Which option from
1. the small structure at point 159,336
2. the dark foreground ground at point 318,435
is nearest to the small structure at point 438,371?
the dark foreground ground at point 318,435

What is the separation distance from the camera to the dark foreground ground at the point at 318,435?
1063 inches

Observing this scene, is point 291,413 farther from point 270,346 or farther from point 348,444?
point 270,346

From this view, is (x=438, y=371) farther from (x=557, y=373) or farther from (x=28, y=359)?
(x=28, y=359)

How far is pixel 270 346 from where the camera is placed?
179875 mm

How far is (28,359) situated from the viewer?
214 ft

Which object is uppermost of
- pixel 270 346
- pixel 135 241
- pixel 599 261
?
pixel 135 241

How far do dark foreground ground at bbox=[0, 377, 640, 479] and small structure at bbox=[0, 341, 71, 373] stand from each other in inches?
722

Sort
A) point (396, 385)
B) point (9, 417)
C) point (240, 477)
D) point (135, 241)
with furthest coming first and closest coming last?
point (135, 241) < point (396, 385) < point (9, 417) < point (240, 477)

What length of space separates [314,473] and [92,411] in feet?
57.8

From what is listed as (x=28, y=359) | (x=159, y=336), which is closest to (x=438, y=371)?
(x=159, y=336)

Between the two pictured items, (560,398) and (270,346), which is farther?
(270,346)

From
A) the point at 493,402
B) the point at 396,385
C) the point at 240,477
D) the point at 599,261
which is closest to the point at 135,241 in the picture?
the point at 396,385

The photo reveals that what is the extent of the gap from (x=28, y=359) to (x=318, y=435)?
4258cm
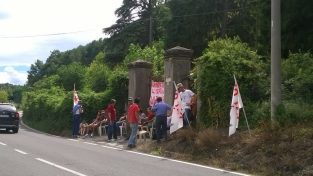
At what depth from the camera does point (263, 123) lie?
1419cm

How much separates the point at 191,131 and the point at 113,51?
124ft

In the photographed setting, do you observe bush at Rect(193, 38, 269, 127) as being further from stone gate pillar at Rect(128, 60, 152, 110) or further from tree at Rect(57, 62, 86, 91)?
tree at Rect(57, 62, 86, 91)

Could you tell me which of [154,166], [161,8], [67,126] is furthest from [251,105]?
[161,8]

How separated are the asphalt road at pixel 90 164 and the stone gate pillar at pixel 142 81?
283 inches

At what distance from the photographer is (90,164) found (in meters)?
13.6

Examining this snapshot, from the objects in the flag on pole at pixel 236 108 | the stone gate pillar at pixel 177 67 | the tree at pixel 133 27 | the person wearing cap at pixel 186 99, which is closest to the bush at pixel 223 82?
the person wearing cap at pixel 186 99


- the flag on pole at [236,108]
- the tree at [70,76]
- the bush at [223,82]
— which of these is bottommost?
the flag on pole at [236,108]

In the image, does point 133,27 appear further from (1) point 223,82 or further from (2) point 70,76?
(1) point 223,82

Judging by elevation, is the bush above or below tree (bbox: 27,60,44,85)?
below

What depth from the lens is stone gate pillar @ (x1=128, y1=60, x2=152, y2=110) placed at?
2486 centimetres

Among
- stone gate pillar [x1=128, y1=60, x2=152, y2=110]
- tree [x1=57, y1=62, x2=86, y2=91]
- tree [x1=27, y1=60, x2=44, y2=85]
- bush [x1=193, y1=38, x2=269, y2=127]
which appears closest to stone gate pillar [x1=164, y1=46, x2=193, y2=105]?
bush [x1=193, y1=38, x2=269, y2=127]

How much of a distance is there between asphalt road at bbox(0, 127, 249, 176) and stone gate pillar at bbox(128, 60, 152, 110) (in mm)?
7180

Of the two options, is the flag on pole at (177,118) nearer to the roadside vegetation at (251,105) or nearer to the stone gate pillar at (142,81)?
the roadside vegetation at (251,105)

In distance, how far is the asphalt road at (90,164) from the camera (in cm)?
1211
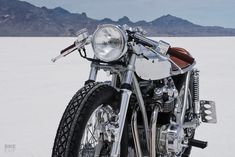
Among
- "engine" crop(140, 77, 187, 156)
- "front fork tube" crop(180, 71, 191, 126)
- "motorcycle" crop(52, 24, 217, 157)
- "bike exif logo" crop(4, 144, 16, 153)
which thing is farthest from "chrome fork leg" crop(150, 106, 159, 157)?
"bike exif logo" crop(4, 144, 16, 153)

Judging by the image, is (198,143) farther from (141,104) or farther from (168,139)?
(141,104)

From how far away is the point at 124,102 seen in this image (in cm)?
302

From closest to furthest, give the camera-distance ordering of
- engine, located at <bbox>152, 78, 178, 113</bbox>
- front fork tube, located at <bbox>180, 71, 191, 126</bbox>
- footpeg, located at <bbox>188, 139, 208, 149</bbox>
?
engine, located at <bbox>152, 78, 178, 113</bbox>
front fork tube, located at <bbox>180, 71, 191, 126</bbox>
footpeg, located at <bbox>188, 139, 208, 149</bbox>

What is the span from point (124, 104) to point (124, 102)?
1 cm

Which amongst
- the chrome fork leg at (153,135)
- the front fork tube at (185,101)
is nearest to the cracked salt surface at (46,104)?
the front fork tube at (185,101)

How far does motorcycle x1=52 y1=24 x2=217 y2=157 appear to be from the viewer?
115 inches

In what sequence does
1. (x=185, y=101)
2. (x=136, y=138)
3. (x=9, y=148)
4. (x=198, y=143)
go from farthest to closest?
(x=9, y=148), (x=198, y=143), (x=185, y=101), (x=136, y=138)

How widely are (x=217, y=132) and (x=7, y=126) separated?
2555 millimetres

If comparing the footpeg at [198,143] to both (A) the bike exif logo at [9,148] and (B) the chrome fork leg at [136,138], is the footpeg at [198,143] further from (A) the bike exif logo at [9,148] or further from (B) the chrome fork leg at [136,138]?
(A) the bike exif logo at [9,148]

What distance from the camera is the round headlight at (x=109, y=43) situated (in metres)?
3.03

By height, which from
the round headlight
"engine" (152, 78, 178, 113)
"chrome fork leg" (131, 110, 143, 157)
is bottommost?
"chrome fork leg" (131, 110, 143, 157)

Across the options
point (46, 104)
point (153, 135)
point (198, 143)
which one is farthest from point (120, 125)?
point (46, 104)

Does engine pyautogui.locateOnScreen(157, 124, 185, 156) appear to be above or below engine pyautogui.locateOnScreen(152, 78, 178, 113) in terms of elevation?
below

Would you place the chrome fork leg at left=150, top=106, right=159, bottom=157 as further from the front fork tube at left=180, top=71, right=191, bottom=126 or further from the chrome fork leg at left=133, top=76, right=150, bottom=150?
the front fork tube at left=180, top=71, right=191, bottom=126
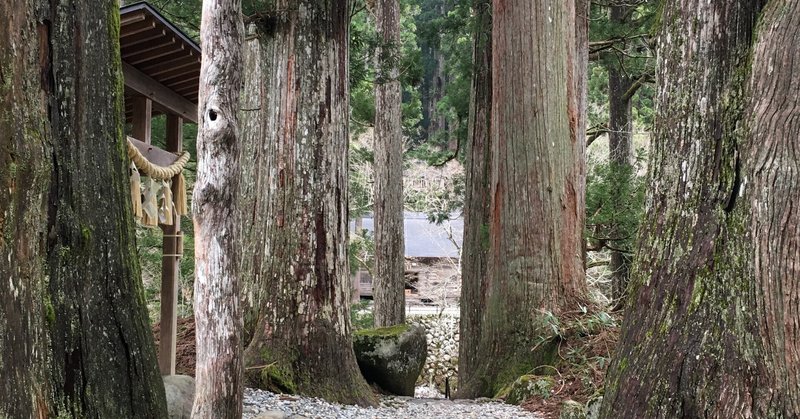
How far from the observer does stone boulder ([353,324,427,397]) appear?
8266mm

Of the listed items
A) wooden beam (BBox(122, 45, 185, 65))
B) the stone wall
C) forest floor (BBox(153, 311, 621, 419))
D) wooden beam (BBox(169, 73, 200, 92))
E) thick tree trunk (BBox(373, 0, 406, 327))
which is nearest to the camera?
wooden beam (BBox(122, 45, 185, 65))

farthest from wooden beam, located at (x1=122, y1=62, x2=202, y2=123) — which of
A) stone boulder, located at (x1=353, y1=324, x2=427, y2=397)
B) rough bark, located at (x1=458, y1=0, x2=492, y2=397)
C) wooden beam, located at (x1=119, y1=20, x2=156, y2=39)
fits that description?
rough bark, located at (x1=458, y1=0, x2=492, y2=397)

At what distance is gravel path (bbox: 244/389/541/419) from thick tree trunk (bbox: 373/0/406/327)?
757cm

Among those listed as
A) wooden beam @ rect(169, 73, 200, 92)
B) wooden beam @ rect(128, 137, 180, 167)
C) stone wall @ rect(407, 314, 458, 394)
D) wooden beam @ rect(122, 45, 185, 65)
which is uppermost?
wooden beam @ rect(122, 45, 185, 65)

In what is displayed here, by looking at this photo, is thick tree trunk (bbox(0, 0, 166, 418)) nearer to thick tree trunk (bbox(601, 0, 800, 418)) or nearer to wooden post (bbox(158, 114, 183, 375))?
wooden post (bbox(158, 114, 183, 375))

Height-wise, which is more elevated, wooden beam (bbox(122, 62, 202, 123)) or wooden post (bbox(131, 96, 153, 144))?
wooden beam (bbox(122, 62, 202, 123))

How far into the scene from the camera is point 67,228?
3988mm

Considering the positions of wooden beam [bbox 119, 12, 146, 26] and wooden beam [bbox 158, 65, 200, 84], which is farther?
wooden beam [bbox 158, 65, 200, 84]

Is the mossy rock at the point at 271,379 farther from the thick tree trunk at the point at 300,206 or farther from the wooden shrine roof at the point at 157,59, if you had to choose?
the wooden shrine roof at the point at 157,59

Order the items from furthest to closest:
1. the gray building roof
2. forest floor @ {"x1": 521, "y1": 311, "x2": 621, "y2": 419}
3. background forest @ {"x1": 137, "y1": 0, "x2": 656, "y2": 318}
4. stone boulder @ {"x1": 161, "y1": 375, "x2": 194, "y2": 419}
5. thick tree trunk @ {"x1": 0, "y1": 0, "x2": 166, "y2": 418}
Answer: the gray building roof < background forest @ {"x1": 137, "y1": 0, "x2": 656, "y2": 318} < forest floor @ {"x1": 521, "y1": 311, "x2": 621, "y2": 419} < stone boulder @ {"x1": 161, "y1": 375, "x2": 194, "y2": 419} < thick tree trunk @ {"x1": 0, "y1": 0, "x2": 166, "y2": 418}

Job: Retype the lines starting at the one that contains "Order the items" and ending at the one that contains "4. stone boulder", both included.

Exercise response:
Order the items from furthest to closest:
1. the gray building roof
2. forest floor @ {"x1": 521, "y1": 311, "x2": 621, "y2": 419}
3. background forest @ {"x1": 137, "y1": 0, "x2": 656, "y2": 318}
4. stone boulder @ {"x1": 161, "y1": 375, "x2": 194, "y2": 419}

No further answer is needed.